**RECORDS TO PROCESS:**
[Begin]

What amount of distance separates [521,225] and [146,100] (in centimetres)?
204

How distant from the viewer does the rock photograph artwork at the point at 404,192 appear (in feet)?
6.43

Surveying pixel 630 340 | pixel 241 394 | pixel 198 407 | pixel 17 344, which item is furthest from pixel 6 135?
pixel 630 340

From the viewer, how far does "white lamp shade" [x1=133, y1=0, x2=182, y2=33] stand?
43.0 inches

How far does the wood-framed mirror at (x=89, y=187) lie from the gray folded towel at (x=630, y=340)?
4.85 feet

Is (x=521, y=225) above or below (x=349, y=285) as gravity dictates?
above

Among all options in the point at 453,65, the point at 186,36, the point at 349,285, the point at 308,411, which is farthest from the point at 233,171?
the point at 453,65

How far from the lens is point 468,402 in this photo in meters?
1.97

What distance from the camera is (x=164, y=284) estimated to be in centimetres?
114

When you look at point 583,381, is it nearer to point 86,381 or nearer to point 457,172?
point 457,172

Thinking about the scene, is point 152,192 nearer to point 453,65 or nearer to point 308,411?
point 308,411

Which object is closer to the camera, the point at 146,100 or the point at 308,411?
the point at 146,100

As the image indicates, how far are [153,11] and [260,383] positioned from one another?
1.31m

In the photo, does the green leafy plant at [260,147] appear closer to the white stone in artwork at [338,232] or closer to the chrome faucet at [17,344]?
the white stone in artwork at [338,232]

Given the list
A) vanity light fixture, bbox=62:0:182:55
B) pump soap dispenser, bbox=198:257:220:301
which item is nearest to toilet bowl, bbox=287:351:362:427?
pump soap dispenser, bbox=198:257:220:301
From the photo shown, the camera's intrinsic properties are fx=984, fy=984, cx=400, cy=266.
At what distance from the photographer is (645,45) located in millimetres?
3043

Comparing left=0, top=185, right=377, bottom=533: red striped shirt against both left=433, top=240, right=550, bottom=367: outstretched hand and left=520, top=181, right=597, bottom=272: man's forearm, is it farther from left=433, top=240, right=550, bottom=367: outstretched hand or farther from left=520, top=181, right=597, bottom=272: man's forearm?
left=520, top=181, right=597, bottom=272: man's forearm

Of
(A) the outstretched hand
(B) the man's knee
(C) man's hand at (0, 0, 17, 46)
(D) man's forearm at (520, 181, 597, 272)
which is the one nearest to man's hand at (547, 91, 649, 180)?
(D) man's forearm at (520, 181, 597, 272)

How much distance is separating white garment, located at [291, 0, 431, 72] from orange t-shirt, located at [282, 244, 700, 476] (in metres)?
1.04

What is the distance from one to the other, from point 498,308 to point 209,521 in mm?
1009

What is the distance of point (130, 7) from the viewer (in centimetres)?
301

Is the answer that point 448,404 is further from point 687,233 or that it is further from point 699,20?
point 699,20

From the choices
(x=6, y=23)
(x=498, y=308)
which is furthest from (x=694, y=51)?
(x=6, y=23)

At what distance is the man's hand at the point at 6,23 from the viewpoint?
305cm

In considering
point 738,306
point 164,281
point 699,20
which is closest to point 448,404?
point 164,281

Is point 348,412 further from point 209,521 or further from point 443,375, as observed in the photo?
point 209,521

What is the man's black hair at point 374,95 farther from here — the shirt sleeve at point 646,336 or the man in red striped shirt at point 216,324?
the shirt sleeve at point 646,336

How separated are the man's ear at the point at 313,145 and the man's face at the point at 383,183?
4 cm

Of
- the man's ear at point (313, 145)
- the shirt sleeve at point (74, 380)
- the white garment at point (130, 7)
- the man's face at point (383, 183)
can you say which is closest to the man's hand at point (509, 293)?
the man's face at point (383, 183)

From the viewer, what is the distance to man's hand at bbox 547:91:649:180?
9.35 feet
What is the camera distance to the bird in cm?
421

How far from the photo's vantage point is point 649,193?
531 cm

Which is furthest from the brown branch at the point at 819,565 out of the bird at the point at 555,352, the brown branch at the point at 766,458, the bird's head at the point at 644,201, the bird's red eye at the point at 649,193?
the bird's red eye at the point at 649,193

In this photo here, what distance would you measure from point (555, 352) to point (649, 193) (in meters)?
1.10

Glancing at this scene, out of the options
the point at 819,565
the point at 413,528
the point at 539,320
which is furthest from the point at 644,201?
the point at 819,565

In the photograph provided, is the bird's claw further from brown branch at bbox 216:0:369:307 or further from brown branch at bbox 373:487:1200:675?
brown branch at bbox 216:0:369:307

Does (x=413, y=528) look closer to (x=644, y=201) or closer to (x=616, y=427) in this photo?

[End]

**THE PROBLEM:** Write out the entries in full, exactly as given.

**OUTPUT OF THE EXERCISE:**
What amount of distance separates [521,225] and [146,100] (in centimetres)?
204

How distant from the viewer does the rock photograph artwork at the point at 404,192 appear (in feet)?
6.43

Surveying pixel 630 340 | pixel 241 394 | pixel 198 407 | pixel 17 344, which item is furthest from pixel 6 135?
pixel 630 340

From the viewer, how far does "white lamp shade" [x1=133, y1=0, x2=182, y2=33] stand?
43.0 inches

How far does the wood-framed mirror at (x=89, y=187) lie from the gray folded towel at (x=630, y=340)?
4.85 feet

Is (x=521, y=225) above or below (x=349, y=285) as gravity dictates?
above

Among all options in the point at 453,65, the point at 186,36, the point at 349,285, the point at 308,411, which is farthest from the point at 233,171?
the point at 453,65

How far from the lens is point 468,402 in this photo in meters?
1.97

What distance from the camera is (x=164, y=284) estimated to be in centimetres?
114

When you look at point 583,381, is it nearer to point 86,381 or nearer to point 457,172?
point 457,172

Thinking about the scene, is point 152,192 nearer to point 453,65 or nearer to point 308,411?
point 308,411

Which object is closer to the camera, the point at 146,100 or the point at 308,411?
the point at 146,100

As the image indicates, how far are [153,11] and [260,383] positioned from one another?
1.31m

In the photo, does the green leafy plant at [260,147] appear closer to the white stone in artwork at [338,232] or closer to the chrome faucet at [17,344]?
the white stone in artwork at [338,232]

Given the list
A) vanity light fixture, bbox=62:0:182:55
B) pump soap dispenser, bbox=198:257:220:301
which item is nearest to toilet bowl, bbox=287:351:362:427?
pump soap dispenser, bbox=198:257:220:301
From the photo shown, the camera's intrinsic properties are fx=984, fy=984, cx=400, cy=266.
At what distance from the photographer is (645,45) located in millimetres?
3043

Comparing left=0, top=185, right=377, bottom=533: red striped shirt against both left=433, top=240, right=550, bottom=367: outstretched hand and left=520, top=181, right=597, bottom=272: man's forearm, is it farther from left=433, top=240, right=550, bottom=367: outstretched hand or farther from left=520, top=181, right=597, bottom=272: man's forearm?
left=520, top=181, right=597, bottom=272: man's forearm

Of
(A) the outstretched hand
(B) the man's knee
(C) man's hand at (0, 0, 17, 46)
(D) man's forearm at (520, 181, 597, 272)
which is the one nearest to man's hand at (547, 91, 649, 180)?
(D) man's forearm at (520, 181, 597, 272)

How much distance is separating white garment, located at [291, 0, 431, 72] from orange t-shirt, located at [282, 244, 700, 476] (in metres)?
1.04

What is the distance from one to the other, from point 498,308 to point 209,521 in mm?
1009

What is the distance of point (130, 7) from the viewer (in centimetres)?
301

Is the answer that point 448,404 is further from point 687,233 or that it is further from point 699,20?
point 699,20

From the choices
(x=6, y=23)
(x=498, y=308)
which is furthest from (x=694, y=51)?
(x=6, y=23)

At what distance is the man's hand at the point at 6,23 from the viewpoint?
305cm

In considering
point 738,306
point 164,281
point 699,20
which is closest to point 448,404?
point 164,281

Is point 348,412 further from point 209,521 or further from point 443,375, as observed in the photo?
point 209,521

What is the man's black hair at point 374,95 farther from here — the shirt sleeve at point 646,336 or the man in red striped shirt at point 216,324?
the shirt sleeve at point 646,336

How separated are the man's ear at the point at 313,145 and the man's face at the point at 383,183?
4 cm

Of
- the man's ear at point (313, 145)
- the shirt sleeve at point (74, 380)
- the white garment at point (130, 7)
- the man's face at point (383, 183)
can you say which is closest to the man's hand at point (509, 293)?
the man's face at point (383, 183)

From the viewer, what is the distance to man's hand at bbox 547:91:649:180?
9.35 feet
What is the camera distance to the bird in cm?
421

How far from the photo's vantage point is point 649,193?
531 cm

Which is furthest from the brown branch at the point at 819,565 out of the bird at the point at 555,352, the brown branch at the point at 766,458, the bird's head at the point at 644,201, the bird's red eye at the point at 649,193?
the bird's red eye at the point at 649,193

In this photo here, what distance would you measure from point (555, 352) to point (649, 193) (in meters)?
1.10

Glancing at this scene, out of the options
the point at 819,565
the point at 413,528
the point at 539,320
which is furthest from the point at 644,201?
the point at 819,565

In the photograph provided, is the bird's claw further from brown branch at bbox 216:0:369:307 or further from brown branch at bbox 373:487:1200:675?
brown branch at bbox 216:0:369:307

Does (x=413, y=528) look closer to (x=644, y=201) or closer to (x=616, y=427) in this photo?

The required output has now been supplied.